Ignoring the need to close the gestalt leads to its constant background influence: a person is physically at work, but mentally still in the festival. This exhausts resources.
Practical algorithm for closing the festive gestalt (1-2 days):
Physical level: Remove festive decorations, bring the space into a "working" state.
Digital level: Sort photos, archive chats.
Emotional level: Discuss or record the summary, express gratitude, forgive possible grievances.
Planning level: Make a simple plan for the first working days, creating a "bridge" to the new reality.
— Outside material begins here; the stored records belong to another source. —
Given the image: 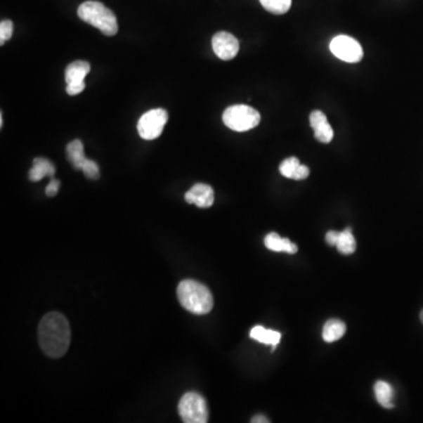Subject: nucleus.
Returning a JSON list of instances; mask_svg holds the SVG:
<instances>
[{
	"instance_id": "1",
	"label": "nucleus",
	"mask_w": 423,
	"mask_h": 423,
	"mask_svg": "<svg viewBox=\"0 0 423 423\" xmlns=\"http://www.w3.org/2000/svg\"><path fill=\"white\" fill-rule=\"evenodd\" d=\"M39 344L50 358L58 359L66 354L71 344V328L67 319L60 313H48L40 321Z\"/></svg>"
},
{
	"instance_id": "2",
	"label": "nucleus",
	"mask_w": 423,
	"mask_h": 423,
	"mask_svg": "<svg viewBox=\"0 0 423 423\" xmlns=\"http://www.w3.org/2000/svg\"><path fill=\"white\" fill-rule=\"evenodd\" d=\"M180 304L188 312L204 315L213 309L214 300L211 291L204 285L194 280H183L176 289Z\"/></svg>"
},
{
	"instance_id": "3",
	"label": "nucleus",
	"mask_w": 423,
	"mask_h": 423,
	"mask_svg": "<svg viewBox=\"0 0 423 423\" xmlns=\"http://www.w3.org/2000/svg\"><path fill=\"white\" fill-rule=\"evenodd\" d=\"M78 17L84 22L101 31L105 36L112 37L118 33L119 26L117 17L100 1L87 0L83 3L78 8Z\"/></svg>"
},
{
	"instance_id": "4",
	"label": "nucleus",
	"mask_w": 423,
	"mask_h": 423,
	"mask_svg": "<svg viewBox=\"0 0 423 423\" xmlns=\"http://www.w3.org/2000/svg\"><path fill=\"white\" fill-rule=\"evenodd\" d=\"M223 120L228 129L235 132H246L260 124L261 115L247 105H234L223 112Z\"/></svg>"
},
{
	"instance_id": "5",
	"label": "nucleus",
	"mask_w": 423,
	"mask_h": 423,
	"mask_svg": "<svg viewBox=\"0 0 423 423\" xmlns=\"http://www.w3.org/2000/svg\"><path fill=\"white\" fill-rule=\"evenodd\" d=\"M178 410L183 422L206 423L208 421L206 401L200 394L194 391L183 395L178 405Z\"/></svg>"
},
{
	"instance_id": "6",
	"label": "nucleus",
	"mask_w": 423,
	"mask_h": 423,
	"mask_svg": "<svg viewBox=\"0 0 423 423\" xmlns=\"http://www.w3.org/2000/svg\"><path fill=\"white\" fill-rule=\"evenodd\" d=\"M169 120V113L164 108H155L141 115L138 122L139 136L145 140H155L162 136Z\"/></svg>"
},
{
	"instance_id": "7",
	"label": "nucleus",
	"mask_w": 423,
	"mask_h": 423,
	"mask_svg": "<svg viewBox=\"0 0 423 423\" xmlns=\"http://www.w3.org/2000/svg\"><path fill=\"white\" fill-rule=\"evenodd\" d=\"M330 51L335 57L346 63H359L363 50L358 40L348 36H337L330 41Z\"/></svg>"
},
{
	"instance_id": "8",
	"label": "nucleus",
	"mask_w": 423,
	"mask_h": 423,
	"mask_svg": "<svg viewBox=\"0 0 423 423\" xmlns=\"http://www.w3.org/2000/svg\"><path fill=\"white\" fill-rule=\"evenodd\" d=\"M212 46H213V51L216 54V57L220 58L221 60H230L237 57L239 48H240L239 40L233 34L225 32V31L218 32L216 36L213 37Z\"/></svg>"
},
{
	"instance_id": "9",
	"label": "nucleus",
	"mask_w": 423,
	"mask_h": 423,
	"mask_svg": "<svg viewBox=\"0 0 423 423\" xmlns=\"http://www.w3.org/2000/svg\"><path fill=\"white\" fill-rule=\"evenodd\" d=\"M185 200L197 207H211L214 204V190L206 183H197L185 194Z\"/></svg>"
},
{
	"instance_id": "10",
	"label": "nucleus",
	"mask_w": 423,
	"mask_h": 423,
	"mask_svg": "<svg viewBox=\"0 0 423 423\" xmlns=\"http://www.w3.org/2000/svg\"><path fill=\"white\" fill-rule=\"evenodd\" d=\"M311 126L314 129V136L323 144H330L333 140L334 131L327 120L325 113L321 111H313L309 115Z\"/></svg>"
},
{
	"instance_id": "11",
	"label": "nucleus",
	"mask_w": 423,
	"mask_h": 423,
	"mask_svg": "<svg viewBox=\"0 0 423 423\" xmlns=\"http://www.w3.org/2000/svg\"><path fill=\"white\" fill-rule=\"evenodd\" d=\"M280 173L288 179L304 180L308 178L309 169L307 166L301 165L298 158L292 157L281 162Z\"/></svg>"
},
{
	"instance_id": "12",
	"label": "nucleus",
	"mask_w": 423,
	"mask_h": 423,
	"mask_svg": "<svg viewBox=\"0 0 423 423\" xmlns=\"http://www.w3.org/2000/svg\"><path fill=\"white\" fill-rule=\"evenodd\" d=\"M91 72L90 63L85 60L73 61L65 71V80L67 85L85 83V78Z\"/></svg>"
},
{
	"instance_id": "13",
	"label": "nucleus",
	"mask_w": 423,
	"mask_h": 423,
	"mask_svg": "<svg viewBox=\"0 0 423 423\" xmlns=\"http://www.w3.org/2000/svg\"><path fill=\"white\" fill-rule=\"evenodd\" d=\"M265 246L269 251L285 252L288 254H294L298 252V246L293 244L289 239L280 237L279 234L269 233L265 237Z\"/></svg>"
},
{
	"instance_id": "14",
	"label": "nucleus",
	"mask_w": 423,
	"mask_h": 423,
	"mask_svg": "<svg viewBox=\"0 0 423 423\" xmlns=\"http://www.w3.org/2000/svg\"><path fill=\"white\" fill-rule=\"evenodd\" d=\"M56 174V169L53 164L45 158H36L33 160V167L30 171V180L31 181H40L46 176H53Z\"/></svg>"
},
{
	"instance_id": "15",
	"label": "nucleus",
	"mask_w": 423,
	"mask_h": 423,
	"mask_svg": "<svg viewBox=\"0 0 423 423\" xmlns=\"http://www.w3.org/2000/svg\"><path fill=\"white\" fill-rule=\"evenodd\" d=\"M249 337L260 344L272 346L273 349L279 344L280 340H281V333L276 330H266L265 327L262 326H255L254 328H252Z\"/></svg>"
},
{
	"instance_id": "16",
	"label": "nucleus",
	"mask_w": 423,
	"mask_h": 423,
	"mask_svg": "<svg viewBox=\"0 0 423 423\" xmlns=\"http://www.w3.org/2000/svg\"><path fill=\"white\" fill-rule=\"evenodd\" d=\"M344 333H346V325L342 321L337 319L330 320L323 326V339L328 344H332L340 340Z\"/></svg>"
},
{
	"instance_id": "17",
	"label": "nucleus",
	"mask_w": 423,
	"mask_h": 423,
	"mask_svg": "<svg viewBox=\"0 0 423 423\" xmlns=\"http://www.w3.org/2000/svg\"><path fill=\"white\" fill-rule=\"evenodd\" d=\"M67 157L70 162L76 169H83L87 158L84 152V145L80 140H73L67 145Z\"/></svg>"
},
{
	"instance_id": "18",
	"label": "nucleus",
	"mask_w": 423,
	"mask_h": 423,
	"mask_svg": "<svg viewBox=\"0 0 423 423\" xmlns=\"http://www.w3.org/2000/svg\"><path fill=\"white\" fill-rule=\"evenodd\" d=\"M375 396L379 403L384 408L391 409L394 407L393 398H394V391L391 384H387L386 381H377L374 387Z\"/></svg>"
},
{
	"instance_id": "19",
	"label": "nucleus",
	"mask_w": 423,
	"mask_h": 423,
	"mask_svg": "<svg viewBox=\"0 0 423 423\" xmlns=\"http://www.w3.org/2000/svg\"><path fill=\"white\" fill-rule=\"evenodd\" d=\"M335 247L337 248V251L340 252L341 254L351 255L356 252V237L351 234V228H347V230H342L339 233Z\"/></svg>"
},
{
	"instance_id": "20",
	"label": "nucleus",
	"mask_w": 423,
	"mask_h": 423,
	"mask_svg": "<svg viewBox=\"0 0 423 423\" xmlns=\"http://www.w3.org/2000/svg\"><path fill=\"white\" fill-rule=\"evenodd\" d=\"M260 4L273 15H285L291 8L292 0H260Z\"/></svg>"
},
{
	"instance_id": "21",
	"label": "nucleus",
	"mask_w": 423,
	"mask_h": 423,
	"mask_svg": "<svg viewBox=\"0 0 423 423\" xmlns=\"http://www.w3.org/2000/svg\"><path fill=\"white\" fill-rule=\"evenodd\" d=\"M84 174L89 178V179L97 180L100 176V171H99V166L97 165V162L93 160L87 159L86 162L84 164L83 169Z\"/></svg>"
},
{
	"instance_id": "22",
	"label": "nucleus",
	"mask_w": 423,
	"mask_h": 423,
	"mask_svg": "<svg viewBox=\"0 0 423 423\" xmlns=\"http://www.w3.org/2000/svg\"><path fill=\"white\" fill-rule=\"evenodd\" d=\"M13 34V22L11 20H3L0 22V44L4 45Z\"/></svg>"
},
{
	"instance_id": "23",
	"label": "nucleus",
	"mask_w": 423,
	"mask_h": 423,
	"mask_svg": "<svg viewBox=\"0 0 423 423\" xmlns=\"http://www.w3.org/2000/svg\"><path fill=\"white\" fill-rule=\"evenodd\" d=\"M85 83L82 84H71V85H67L66 87V92L70 96H77V94L82 93L84 90H85Z\"/></svg>"
},
{
	"instance_id": "24",
	"label": "nucleus",
	"mask_w": 423,
	"mask_h": 423,
	"mask_svg": "<svg viewBox=\"0 0 423 423\" xmlns=\"http://www.w3.org/2000/svg\"><path fill=\"white\" fill-rule=\"evenodd\" d=\"M59 187H60V183H59L58 180H51V183L47 185L46 190H45L47 197H54V195H57Z\"/></svg>"
},
{
	"instance_id": "25",
	"label": "nucleus",
	"mask_w": 423,
	"mask_h": 423,
	"mask_svg": "<svg viewBox=\"0 0 423 423\" xmlns=\"http://www.w3.org/2000/svg\"><path fill=\"white\" fill-rule=\"evenodd\" d=\"M339 233H340V232H335V230H330V232L327 233L326 241L330 246H335V245H337Z\"/></svg>"
},
{
	"instance_id": "26",
	"label": "nucleus",
	"mask_w": 423,
	"mask_h": 423,
	"mask_svg": "<svg viewBox=\"0 0 423 423\" xmlns=\"http://www.w3.org/2000/svg\"><path fill=\"white\" fill-rule=\"evenodd\" d=\"M252 422H253V423H268L269 419H267V417H265V416L256 415V416H254V417H253V419H252Z\"/></svg>"
},
{
	"instance_id": "27",
	"label": "nucleus",
	"mask_w": 423,
	"mask_h": 423,
	"mask_svg": "<svg viewBox=\"0 0 423 423\" xmlns=\"http://www.w3.org/2000/svg\"><path fill=\"white\" fill-rule=\"evenodd\" d=\"M419 319H421V321H422L423 323V311L421 312V314H419Z\"/></svg>"
}]
</instances>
Closing the festival through rites of gestalt closure is not pedantry, but an act of psychological hygiene and respect for one's own experience. It allows not just to "experience" the festival, but to fully appropriate it, integrate the received emotions and meanings, and then — calmly and energetically let it go, freeing up psychological space for new tasks and cycles. A culture that has lost many formal transition rites requires modern people to consciously construct personal practices of completion. Successful closure of the festival gestalt turns the post-festival period from a time of sorrow and resistance into a point of conscious new beginning, where the energy of the rested psyche is directed not to regret for the past, but to creation in the present. Thus, the art of ending festivals turns out to be just as important as the art of starting them.